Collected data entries
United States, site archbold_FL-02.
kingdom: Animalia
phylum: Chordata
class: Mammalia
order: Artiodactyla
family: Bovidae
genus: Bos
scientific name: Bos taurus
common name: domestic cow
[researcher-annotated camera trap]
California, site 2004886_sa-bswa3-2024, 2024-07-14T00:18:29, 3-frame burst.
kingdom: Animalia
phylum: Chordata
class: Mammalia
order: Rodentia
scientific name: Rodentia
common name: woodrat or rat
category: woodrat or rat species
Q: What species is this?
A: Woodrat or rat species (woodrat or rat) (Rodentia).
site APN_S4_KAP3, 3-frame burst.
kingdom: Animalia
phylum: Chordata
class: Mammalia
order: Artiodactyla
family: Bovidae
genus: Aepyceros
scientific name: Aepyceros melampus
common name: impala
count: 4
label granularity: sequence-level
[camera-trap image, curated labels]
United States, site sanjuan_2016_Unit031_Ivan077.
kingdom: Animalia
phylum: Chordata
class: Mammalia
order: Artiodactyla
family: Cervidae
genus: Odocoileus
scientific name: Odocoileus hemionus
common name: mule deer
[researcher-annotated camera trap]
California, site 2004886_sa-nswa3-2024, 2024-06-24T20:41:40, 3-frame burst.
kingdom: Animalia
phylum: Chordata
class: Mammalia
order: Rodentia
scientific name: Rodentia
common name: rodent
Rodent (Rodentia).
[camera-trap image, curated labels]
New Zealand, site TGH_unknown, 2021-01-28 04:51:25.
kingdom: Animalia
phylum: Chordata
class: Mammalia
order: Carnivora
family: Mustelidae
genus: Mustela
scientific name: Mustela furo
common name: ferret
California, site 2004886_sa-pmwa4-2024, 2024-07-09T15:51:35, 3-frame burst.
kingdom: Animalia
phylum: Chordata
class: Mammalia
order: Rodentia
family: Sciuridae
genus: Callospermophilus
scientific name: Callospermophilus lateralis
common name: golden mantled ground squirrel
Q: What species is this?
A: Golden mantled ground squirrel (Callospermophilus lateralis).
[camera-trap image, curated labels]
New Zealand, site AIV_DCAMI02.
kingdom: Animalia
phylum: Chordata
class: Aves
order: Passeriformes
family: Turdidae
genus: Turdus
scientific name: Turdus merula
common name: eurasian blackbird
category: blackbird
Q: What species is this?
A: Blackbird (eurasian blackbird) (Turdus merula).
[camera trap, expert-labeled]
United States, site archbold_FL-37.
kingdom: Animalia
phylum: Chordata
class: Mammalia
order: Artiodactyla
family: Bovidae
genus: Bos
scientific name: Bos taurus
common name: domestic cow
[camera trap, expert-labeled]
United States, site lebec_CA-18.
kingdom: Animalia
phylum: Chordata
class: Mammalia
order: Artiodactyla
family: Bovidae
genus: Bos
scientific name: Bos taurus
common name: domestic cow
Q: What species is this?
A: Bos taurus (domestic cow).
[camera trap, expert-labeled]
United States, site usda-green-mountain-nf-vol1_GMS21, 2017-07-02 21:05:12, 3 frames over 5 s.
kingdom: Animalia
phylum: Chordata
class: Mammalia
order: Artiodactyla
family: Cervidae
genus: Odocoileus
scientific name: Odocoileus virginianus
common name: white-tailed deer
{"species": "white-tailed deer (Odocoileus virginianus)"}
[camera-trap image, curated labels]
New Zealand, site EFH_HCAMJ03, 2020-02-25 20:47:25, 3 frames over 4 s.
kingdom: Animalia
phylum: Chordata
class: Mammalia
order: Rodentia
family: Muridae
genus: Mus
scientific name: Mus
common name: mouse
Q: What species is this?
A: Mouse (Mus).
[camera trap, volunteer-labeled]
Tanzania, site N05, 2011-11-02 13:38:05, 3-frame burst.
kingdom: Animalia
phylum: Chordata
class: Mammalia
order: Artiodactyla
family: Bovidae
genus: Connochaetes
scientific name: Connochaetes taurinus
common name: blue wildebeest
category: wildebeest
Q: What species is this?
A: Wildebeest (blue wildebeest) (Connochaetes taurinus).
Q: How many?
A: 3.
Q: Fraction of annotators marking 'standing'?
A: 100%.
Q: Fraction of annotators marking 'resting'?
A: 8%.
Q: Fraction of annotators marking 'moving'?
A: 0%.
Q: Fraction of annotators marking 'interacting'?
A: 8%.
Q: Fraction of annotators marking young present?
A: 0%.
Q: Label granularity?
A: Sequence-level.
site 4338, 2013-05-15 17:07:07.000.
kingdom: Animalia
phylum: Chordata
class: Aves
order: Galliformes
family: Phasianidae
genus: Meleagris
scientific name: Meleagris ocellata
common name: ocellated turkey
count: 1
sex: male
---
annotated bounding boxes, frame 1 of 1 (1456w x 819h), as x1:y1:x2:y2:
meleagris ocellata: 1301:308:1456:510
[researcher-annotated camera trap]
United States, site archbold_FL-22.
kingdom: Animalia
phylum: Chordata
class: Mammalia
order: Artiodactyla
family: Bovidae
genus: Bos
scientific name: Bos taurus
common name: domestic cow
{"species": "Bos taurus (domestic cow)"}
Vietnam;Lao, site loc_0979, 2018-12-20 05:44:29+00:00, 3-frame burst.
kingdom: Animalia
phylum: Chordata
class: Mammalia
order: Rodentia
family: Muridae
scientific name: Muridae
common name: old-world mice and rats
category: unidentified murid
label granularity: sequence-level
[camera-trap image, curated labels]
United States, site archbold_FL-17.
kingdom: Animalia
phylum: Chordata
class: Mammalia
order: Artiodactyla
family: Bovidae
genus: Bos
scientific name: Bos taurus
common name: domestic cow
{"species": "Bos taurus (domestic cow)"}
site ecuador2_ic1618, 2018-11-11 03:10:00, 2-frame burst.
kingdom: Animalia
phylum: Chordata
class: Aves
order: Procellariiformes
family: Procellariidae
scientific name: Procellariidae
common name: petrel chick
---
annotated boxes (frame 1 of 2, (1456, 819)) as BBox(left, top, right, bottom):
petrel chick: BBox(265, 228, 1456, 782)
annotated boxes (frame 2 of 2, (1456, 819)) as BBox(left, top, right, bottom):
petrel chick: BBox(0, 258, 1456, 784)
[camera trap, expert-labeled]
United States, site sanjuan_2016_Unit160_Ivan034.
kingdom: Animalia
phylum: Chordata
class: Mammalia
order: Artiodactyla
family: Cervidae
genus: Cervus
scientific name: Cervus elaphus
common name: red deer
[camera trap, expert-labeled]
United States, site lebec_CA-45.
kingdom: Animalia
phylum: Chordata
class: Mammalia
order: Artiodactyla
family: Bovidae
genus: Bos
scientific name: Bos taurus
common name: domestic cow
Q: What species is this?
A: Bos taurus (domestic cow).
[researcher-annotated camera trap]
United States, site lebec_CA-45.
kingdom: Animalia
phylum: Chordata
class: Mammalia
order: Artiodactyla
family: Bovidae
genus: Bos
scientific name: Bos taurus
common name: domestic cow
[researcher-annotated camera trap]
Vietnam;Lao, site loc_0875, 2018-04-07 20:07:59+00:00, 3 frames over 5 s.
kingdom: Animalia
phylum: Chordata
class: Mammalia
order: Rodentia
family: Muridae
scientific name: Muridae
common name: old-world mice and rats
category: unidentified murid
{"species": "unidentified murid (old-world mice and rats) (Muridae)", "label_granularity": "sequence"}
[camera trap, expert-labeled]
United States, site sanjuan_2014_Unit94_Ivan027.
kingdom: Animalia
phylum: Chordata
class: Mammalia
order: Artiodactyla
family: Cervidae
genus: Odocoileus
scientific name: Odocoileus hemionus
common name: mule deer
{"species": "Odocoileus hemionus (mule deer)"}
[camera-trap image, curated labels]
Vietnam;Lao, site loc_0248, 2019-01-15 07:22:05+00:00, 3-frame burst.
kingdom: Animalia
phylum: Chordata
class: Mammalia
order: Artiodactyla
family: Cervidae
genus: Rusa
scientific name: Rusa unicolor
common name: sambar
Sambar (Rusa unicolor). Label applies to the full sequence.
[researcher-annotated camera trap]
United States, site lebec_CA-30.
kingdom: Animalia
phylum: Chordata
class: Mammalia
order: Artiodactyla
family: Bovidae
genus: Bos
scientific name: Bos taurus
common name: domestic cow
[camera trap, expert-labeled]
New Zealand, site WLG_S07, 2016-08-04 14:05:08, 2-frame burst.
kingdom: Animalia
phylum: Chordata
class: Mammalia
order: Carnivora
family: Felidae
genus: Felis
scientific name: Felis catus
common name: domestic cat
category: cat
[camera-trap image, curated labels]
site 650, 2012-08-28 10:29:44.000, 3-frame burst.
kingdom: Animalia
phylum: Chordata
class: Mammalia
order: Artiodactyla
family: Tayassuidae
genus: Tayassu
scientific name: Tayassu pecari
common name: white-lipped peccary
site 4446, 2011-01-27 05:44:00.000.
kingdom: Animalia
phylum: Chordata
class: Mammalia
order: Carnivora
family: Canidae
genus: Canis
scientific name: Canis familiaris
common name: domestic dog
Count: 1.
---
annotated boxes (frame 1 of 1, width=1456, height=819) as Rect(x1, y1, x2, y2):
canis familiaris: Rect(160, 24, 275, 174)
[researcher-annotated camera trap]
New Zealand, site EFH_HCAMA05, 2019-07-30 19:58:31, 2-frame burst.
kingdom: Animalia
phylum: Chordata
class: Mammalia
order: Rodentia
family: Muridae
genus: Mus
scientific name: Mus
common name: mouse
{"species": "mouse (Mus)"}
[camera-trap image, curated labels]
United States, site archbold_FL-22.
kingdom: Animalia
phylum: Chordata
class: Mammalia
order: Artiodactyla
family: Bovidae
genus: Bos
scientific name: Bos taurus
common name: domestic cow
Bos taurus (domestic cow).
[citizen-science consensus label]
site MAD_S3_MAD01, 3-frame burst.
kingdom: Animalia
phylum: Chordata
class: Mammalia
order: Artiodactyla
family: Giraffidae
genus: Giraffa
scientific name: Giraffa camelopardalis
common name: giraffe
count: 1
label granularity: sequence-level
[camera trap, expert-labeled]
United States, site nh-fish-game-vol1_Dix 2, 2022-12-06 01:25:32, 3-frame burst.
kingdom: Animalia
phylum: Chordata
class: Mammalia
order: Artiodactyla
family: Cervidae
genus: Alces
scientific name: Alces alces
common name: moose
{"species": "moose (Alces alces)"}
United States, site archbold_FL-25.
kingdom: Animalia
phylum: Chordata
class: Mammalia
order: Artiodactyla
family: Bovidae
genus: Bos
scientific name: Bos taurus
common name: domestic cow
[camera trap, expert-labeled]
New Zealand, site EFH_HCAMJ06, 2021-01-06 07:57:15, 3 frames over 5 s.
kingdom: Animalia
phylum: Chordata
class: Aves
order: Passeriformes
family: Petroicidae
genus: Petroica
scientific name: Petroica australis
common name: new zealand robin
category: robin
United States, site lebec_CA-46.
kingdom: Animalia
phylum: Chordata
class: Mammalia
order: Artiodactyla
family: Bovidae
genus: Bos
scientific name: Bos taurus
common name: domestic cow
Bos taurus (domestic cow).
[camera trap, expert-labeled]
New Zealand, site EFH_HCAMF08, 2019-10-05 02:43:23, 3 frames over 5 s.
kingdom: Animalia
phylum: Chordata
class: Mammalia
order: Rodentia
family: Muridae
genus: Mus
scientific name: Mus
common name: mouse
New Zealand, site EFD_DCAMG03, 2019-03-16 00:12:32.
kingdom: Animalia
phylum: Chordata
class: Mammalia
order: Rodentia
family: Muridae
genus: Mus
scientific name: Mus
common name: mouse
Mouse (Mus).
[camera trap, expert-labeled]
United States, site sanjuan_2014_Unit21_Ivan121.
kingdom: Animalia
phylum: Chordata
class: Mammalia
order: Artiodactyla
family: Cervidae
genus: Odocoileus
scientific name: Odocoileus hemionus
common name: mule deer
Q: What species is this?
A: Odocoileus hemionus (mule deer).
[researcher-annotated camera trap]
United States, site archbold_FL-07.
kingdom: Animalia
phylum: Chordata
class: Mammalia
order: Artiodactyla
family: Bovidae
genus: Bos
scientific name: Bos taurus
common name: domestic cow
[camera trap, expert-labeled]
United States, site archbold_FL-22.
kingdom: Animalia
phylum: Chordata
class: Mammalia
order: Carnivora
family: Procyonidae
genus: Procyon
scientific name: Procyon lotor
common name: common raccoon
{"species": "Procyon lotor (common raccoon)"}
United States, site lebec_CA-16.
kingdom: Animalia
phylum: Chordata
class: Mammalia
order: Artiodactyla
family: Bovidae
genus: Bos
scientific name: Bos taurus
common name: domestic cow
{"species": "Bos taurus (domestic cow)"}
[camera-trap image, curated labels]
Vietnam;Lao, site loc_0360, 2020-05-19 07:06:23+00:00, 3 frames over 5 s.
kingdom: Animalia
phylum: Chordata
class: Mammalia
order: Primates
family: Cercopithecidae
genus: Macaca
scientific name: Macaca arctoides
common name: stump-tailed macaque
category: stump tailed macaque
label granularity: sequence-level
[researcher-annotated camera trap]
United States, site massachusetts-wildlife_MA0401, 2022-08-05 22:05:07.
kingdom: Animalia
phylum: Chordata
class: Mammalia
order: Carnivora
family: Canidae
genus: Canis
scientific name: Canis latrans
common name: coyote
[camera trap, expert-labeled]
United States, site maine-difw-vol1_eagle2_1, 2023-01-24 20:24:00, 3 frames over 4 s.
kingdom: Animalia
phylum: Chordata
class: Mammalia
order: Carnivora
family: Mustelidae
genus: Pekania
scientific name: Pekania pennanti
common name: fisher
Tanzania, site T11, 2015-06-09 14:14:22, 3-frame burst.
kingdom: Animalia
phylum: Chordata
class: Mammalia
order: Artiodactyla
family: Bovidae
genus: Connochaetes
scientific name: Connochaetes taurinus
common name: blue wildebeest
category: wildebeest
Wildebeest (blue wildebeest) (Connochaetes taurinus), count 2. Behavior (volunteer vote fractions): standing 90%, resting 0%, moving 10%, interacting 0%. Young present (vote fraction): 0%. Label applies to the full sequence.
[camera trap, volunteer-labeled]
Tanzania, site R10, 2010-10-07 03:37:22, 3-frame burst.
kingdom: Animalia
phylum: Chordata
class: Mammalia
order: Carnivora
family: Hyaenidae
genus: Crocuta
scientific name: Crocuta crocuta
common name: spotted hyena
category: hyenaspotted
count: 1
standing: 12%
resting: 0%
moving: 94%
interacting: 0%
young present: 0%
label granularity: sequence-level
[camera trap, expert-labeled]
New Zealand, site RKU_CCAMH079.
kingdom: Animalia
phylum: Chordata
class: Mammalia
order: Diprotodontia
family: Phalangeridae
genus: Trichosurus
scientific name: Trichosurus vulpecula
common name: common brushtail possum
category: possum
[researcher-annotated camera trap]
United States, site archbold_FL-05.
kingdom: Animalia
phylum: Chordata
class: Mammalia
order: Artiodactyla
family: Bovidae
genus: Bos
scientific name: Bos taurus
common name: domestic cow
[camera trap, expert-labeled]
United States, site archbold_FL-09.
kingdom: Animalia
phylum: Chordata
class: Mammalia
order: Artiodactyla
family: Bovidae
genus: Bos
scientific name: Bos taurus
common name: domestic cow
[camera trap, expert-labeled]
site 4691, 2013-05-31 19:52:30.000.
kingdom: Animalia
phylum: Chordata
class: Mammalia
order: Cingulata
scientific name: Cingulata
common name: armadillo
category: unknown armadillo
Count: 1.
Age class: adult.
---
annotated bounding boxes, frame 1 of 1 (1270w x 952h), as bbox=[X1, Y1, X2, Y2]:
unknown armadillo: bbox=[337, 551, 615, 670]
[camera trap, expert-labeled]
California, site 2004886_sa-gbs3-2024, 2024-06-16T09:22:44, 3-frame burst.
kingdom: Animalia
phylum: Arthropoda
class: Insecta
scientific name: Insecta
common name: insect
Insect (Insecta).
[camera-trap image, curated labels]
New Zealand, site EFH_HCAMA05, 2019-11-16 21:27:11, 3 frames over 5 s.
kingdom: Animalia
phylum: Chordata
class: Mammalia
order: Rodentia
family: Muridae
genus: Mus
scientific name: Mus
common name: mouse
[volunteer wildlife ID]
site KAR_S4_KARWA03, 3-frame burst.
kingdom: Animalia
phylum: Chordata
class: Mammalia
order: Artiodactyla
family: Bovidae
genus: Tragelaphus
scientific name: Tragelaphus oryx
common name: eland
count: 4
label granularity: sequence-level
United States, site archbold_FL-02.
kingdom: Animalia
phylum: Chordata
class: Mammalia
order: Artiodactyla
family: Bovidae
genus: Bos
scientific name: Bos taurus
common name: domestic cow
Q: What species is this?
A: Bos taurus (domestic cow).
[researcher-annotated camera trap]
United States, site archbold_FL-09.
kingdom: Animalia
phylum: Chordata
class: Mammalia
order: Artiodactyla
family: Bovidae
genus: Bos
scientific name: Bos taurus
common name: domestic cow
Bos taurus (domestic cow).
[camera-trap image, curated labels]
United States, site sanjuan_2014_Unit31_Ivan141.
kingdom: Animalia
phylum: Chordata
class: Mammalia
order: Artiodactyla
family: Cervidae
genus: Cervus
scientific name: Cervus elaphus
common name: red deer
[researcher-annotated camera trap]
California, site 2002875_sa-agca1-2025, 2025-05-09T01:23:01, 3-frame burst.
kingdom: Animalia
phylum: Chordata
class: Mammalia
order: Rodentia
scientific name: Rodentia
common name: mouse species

• Activity
Take the line containing "site 4691, 2013-05-31 19:52:30.000." as the first line and the last line of the data above as the final one. Write out these lines and all between them exactly.

• Answer
site 4691, 2013-05-31 19:52:30.000.
kingdom: Animalia
phylum: Chordata
class: Mammalia
order: Cingulata
scientific name: Cingulata
common name: armadillo
category: unknown armadillo
Count: 1.
Age class: adult.
---
annotated bounding boxes, frame 1 of 1 (1270w x 952h), as bbox=[X1, Y1, X2, Y2]:
unknown armadillo: bbox=[337, 551, 615, 670]
[camera trap, expert-labeled]
California, site 2004886_sa-gbs3-2024, 2024-06-16T09:22:44, 3-frame burst.
kingdom: Animalia
phylum: Arthropoda
class: Insecta
scientific name: Insecta
common name: insect
Insect (Insecta).
[camera-trap image, curated labels]
New Zealand, site EFH_HCAMA05, 2019-11-16 21:27:11, 3 frames over 5 s.
kingdom: Animalia
phylum: Chordata
class: Mammalia
order: Rodentia
family: Muridae
genus: Mus
scientific name: Mus
common name: mouse
[volunteer wildlife ID]
site KAR_S4_KARWA03, 3-frame burst.
kingdom: Animalia
phylum: Chordata
class: Mammalia
order: Artiodactyla
family: Bovidae
genus: Tragelaphus
scientific name: Tragelaphus oryx
common name: eland
count: 4
label granularity: sequence-level
United States, site archbold_FL-02.
kingdom: Animalia
phylum: Chordata
class: Mammalia
order: Artiodactyla
family: Bovidae
genus: Bos
scientific name: Bos taurus
common name: domestic cow
Q: What species is this?
A: Bos taurus (domestic cow).
[researcher-annotated camera trap]
United States, site archbold_FL-09.
kingdom: Animalia
phylum: Chordata
class: Mammalia
order: Artiodactyla
family: Bovidae
genus: Bos
scientific name: Bos taurus
common name: domestic cow
Bos taurus (domestic cow).
[camera-trap image, curated labels]
United States, site sanjuan_2014_Unit31_Ivan141.
kingdom: Animalia
phylum: Chordata
class: Mammalia
order: Artiodactyla
family: Cervidae
genus: Cervus
scientific name: Cervus elaphus
common name: red deer
[researcher-annotated camera trap]
California, site 2002875_sa-agca1-2025, 2025-05-09T01:23:01, 3-frame burst.
kingdom: Animalia
phylum: Chordata
class: Mammalia
order: Rodentia
scientific name: Rodentia
common name: mouse species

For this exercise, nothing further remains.